We notice improved performance (lower latency) across years, however this also comes with increased TDPs. Apart from Nvidia’s Blackwell Ultra (GB200, GB300), newer GPU generations show declining real-world efficiency.
Conclusion
To summarize:
- In the last 4 years, GPUs can perform roughly 1.38 to 1.57 times more work (in FP32 and FP16 respectively) than their predecessors annually.
- However, they consume about 1.4 times more power each year.
=> The results were mixed as this sometimes translates in a positive or negative net effect in energy efficiency: - FP32 efficiency: spike in 2022, followed by a sustained decline.
- FP16 efficiency: growth and declines but generally going in an upward trajectory.
- MLPerf Llama2 70b lora efficiency: with the exception of GB200 and GB300, we notice a decline in energy efficiency across newer GPU generations.
Meanwhile, AI workloads, particularly deep learning training and inference, are estimated to be growing at an exponential rate. This explosive demand means that even with continuous efficiency improvements, GPU power consumption and overall system energy demands will continue to rise sharply.

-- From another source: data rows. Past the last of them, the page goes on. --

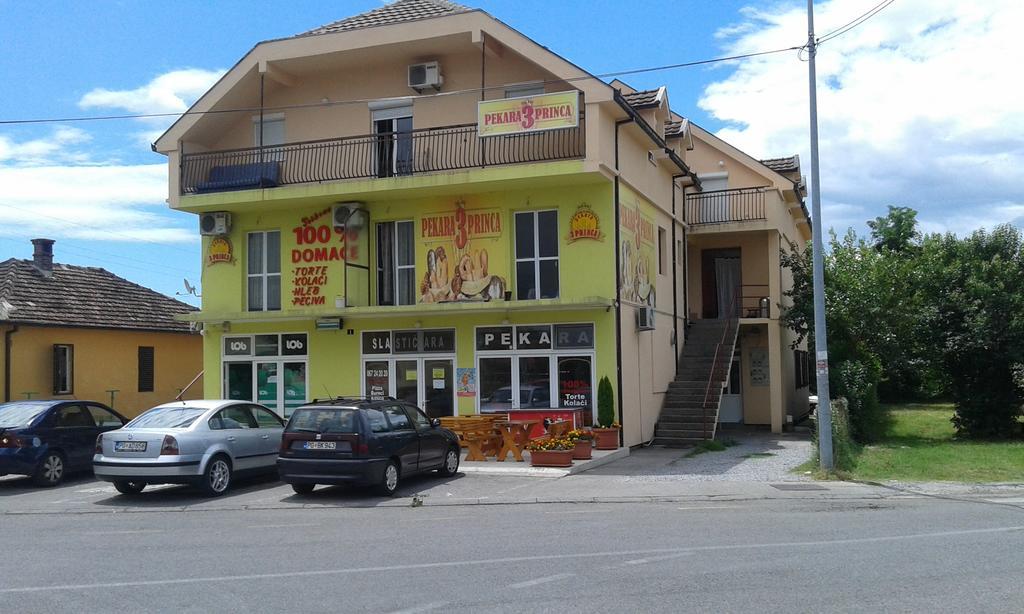 Guest House Vukovic 波德戈里察 外观 照片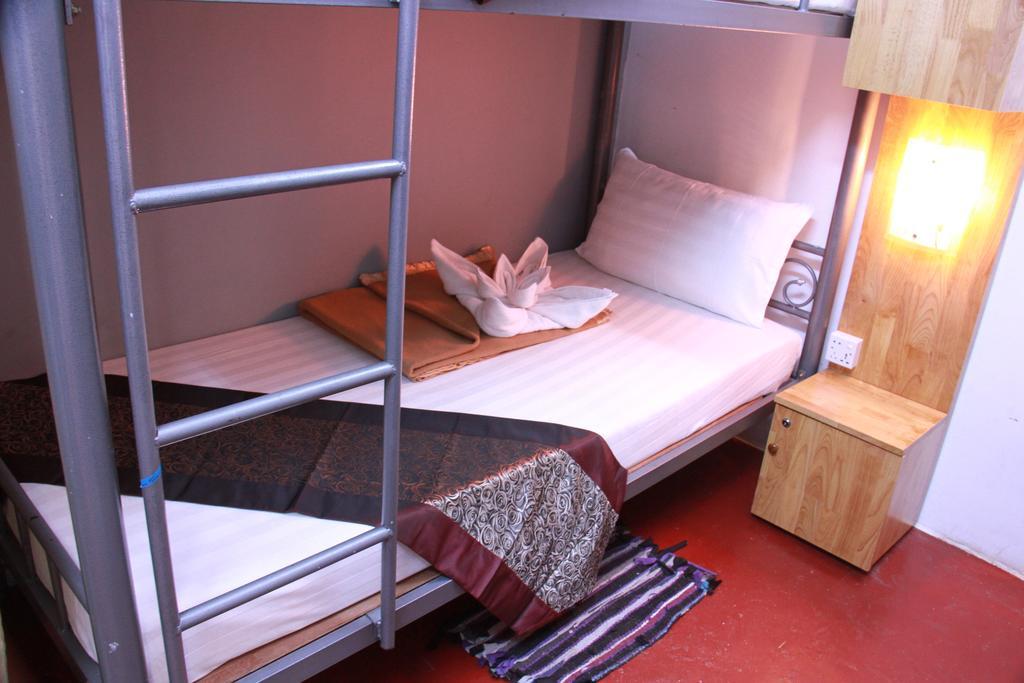 20Th Street Hostel Yangon Exterior photo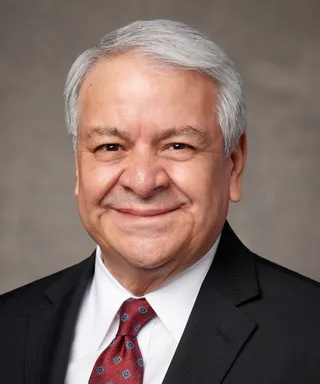 Official portrait of Benjamin De Hoyos.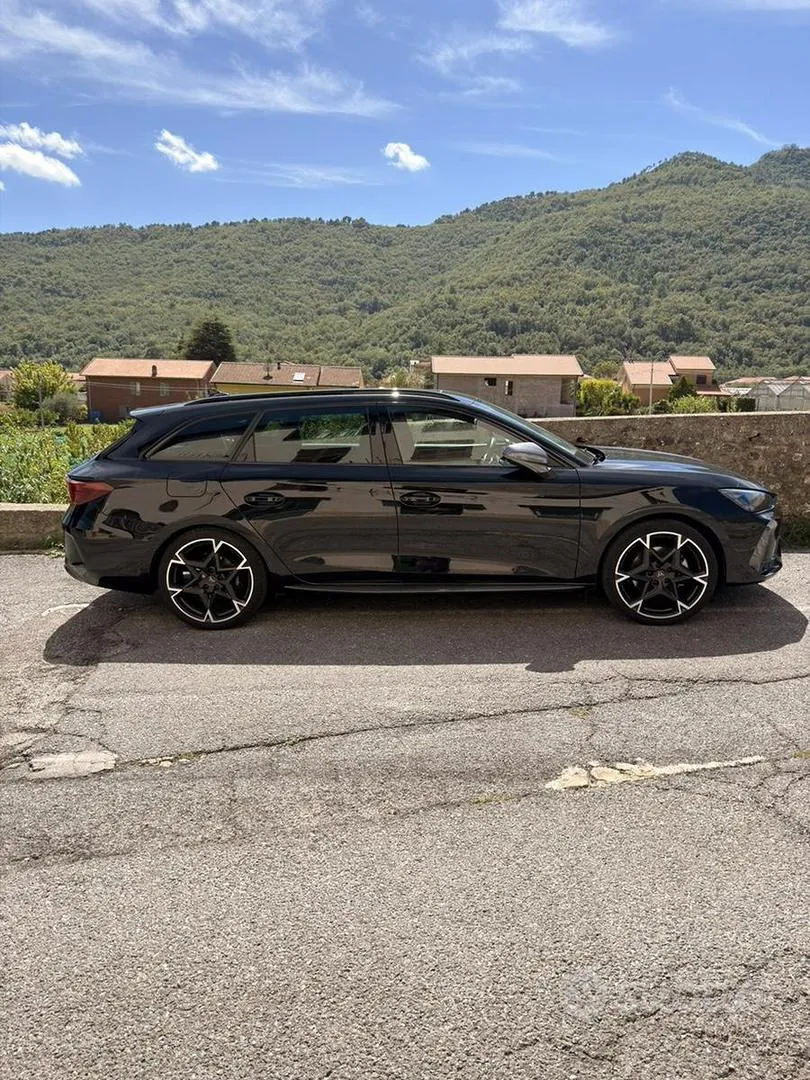 Cupra Leon 2024 photo 2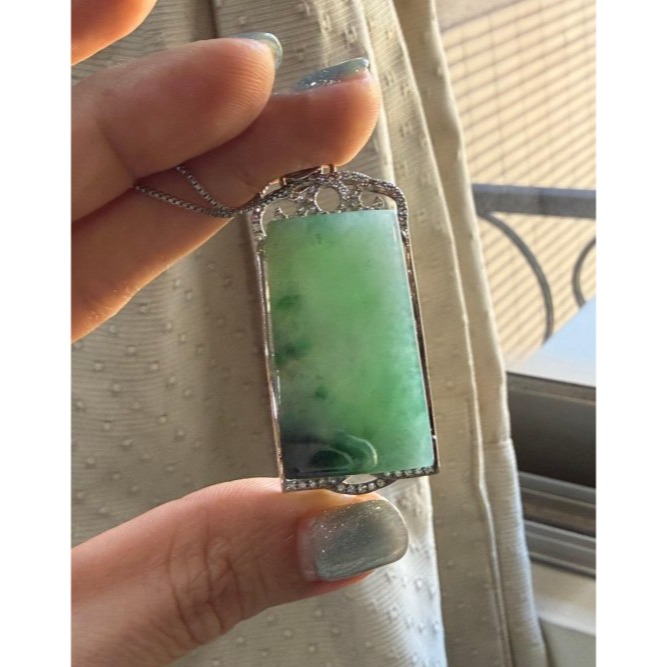 天然A貨緬甸玉 老坑冰烏雞綠無事牌翡翠玉墜 冰起膠滿綠底色 辣綠飄花增彩 6咪超完美厚度-細節圖3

In essence, the current rate of GPU efficiency improvements may still struggle to keep pace with the unprecedented growth of AI computational needs. This underscores the importance of continued innovation in hardware architecture, software and model optimizations, as well as alternative approaches to traditional GPUs, such as custom silicon, specialized AI accelerators and other ASIC-based solutions.
For example, Google’s Tensor Processing Units (TPUs), are designed to handle deep learning workloads. Unlike general-purpose GPUs, their special features, such as the matrix multiply unit (MXU) and proprietary interconnect topology, make them ideal for running AI training and inference. Google has begun mass-deploying its seventh-generation Ironwood TPU (TPU v7), offering up to 4,614 TFLOPS of peak performance and dramatically greater energy efficiency compared with earlier TPU generations.
Likewise, Amazon Web Services (AWS) has unveiled its third-generation in-house AI chip, Trainium 3, which the company claims is significantly faster (x4.4 more compute performance) and more efficient (x4) than its predecessor, Trainium 2, and offers substantial savings in training cost for enterprise AI workloads.
As innovation moves forward in both hardware and software, the future of AI computing will be just as powerful and flexible as the challenges it’s designed to solve.